The intense production, mostly the handiwork of Araab Muzik, is reminiscent of the music that used to rock clubs like the Tunnel and Speed in the early to mid-2000s, when Cam'ron and the Dip Set helped to make Speed into New York's hottest hip-hop venue. Gunz n' Butta is musically and poetically energetic; you could work out to it from start to finish. There is no soul-searching, no introspective track, no funny skits, no "Dear Mama" track. There's one romantic track ("Be With Me"), but it has one of the most ferocious beats I've heard in a while. Be warned: The album also features a strong dose of male chauvinism.

Cam has ushered along the careers of talented rappers such as Juelz Santana and Jim Jones, but it remains to be seen if Vado's career will reach the level attained by Cam's other protégés. Vado is a skilled but straightforward "monologic" rapper with little humor, one voice and one setting, whereas Cam, since his debut circa 1994, has been one of the most dynamic, lyrical, hilarious, ironic and innovative and diverse rappers to ever step in the booth. Vado has potential, but Cam carries the team. Also, Vado should vet his metaphors more carefully. In one chorus he compares himself to former 'N Sync manager Lou Pearlman, who has been disgraced on various fronts.

My favorite track is "F***-a-Freestyle" (produced by Antonio Jimenez), which is essentially two clever, bravado-dense freestyle verses over a slow and powerfully thumping piano-laced track. If there were still such a thing as music made for Jeeps (as they used to do in the early '90s) and driving around on a summer day, this would be it!

Another track that I predict will be a hit is the catchy "Lights, Camera, Action." To give you a sense of what it sounds like, here is Cam's intro: "Damn Araab. This that early '80s joint right here ... This remind me of that R. Kelly two-step joint right here. My uncle might do the James Brown slide off this joint right here." I might do the James Brown slide off the whole album.

Musiqinthemagiq by Musiq Soulchild

Speaking of the old school, the ever consistent Musiq Soulchild's new album, Musiqinthemagiq, is a tribute to many eras and influences without veering into the realms of pure nostalgia or museum-ish re-creation.

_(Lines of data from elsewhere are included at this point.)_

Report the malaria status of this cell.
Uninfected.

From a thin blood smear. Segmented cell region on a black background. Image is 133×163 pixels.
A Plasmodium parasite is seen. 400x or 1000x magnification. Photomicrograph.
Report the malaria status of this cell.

Fans of Musiq Soulchild will find much to appreciate with this at once lush and precise production, which honestly does not contain one bad song.

Back in 2001, Musiq made his debut as a crooner of mature, solid, somewhat emo R&B. I have a heretical confession to make: I'm not that interested in or enthusiastic about songs concerning relationships. Still, Musiq manages to catch my attention with lines like this in "Dowehaveto": "You just love the drama, cause you think it makes us real/all it do is cause us problems and only keeps me from showing you how I feel."

Musiq's voice is suberb here, and his lyrics (mostly) escape inanity. As for the sound of the music itself, his cheerful, radio- and party-ready single "Anything" (featuring the always entertaining Swizz Beatz) samples the remix (which is the party standard) to Central Line's "Walking Into Sunshine" (famously sampled by Marly Marl for the remix to LL Cool J's "Jinglin' Baby"). Still, here it manages to sound fresh and original; it's not just fishing for an easy hit.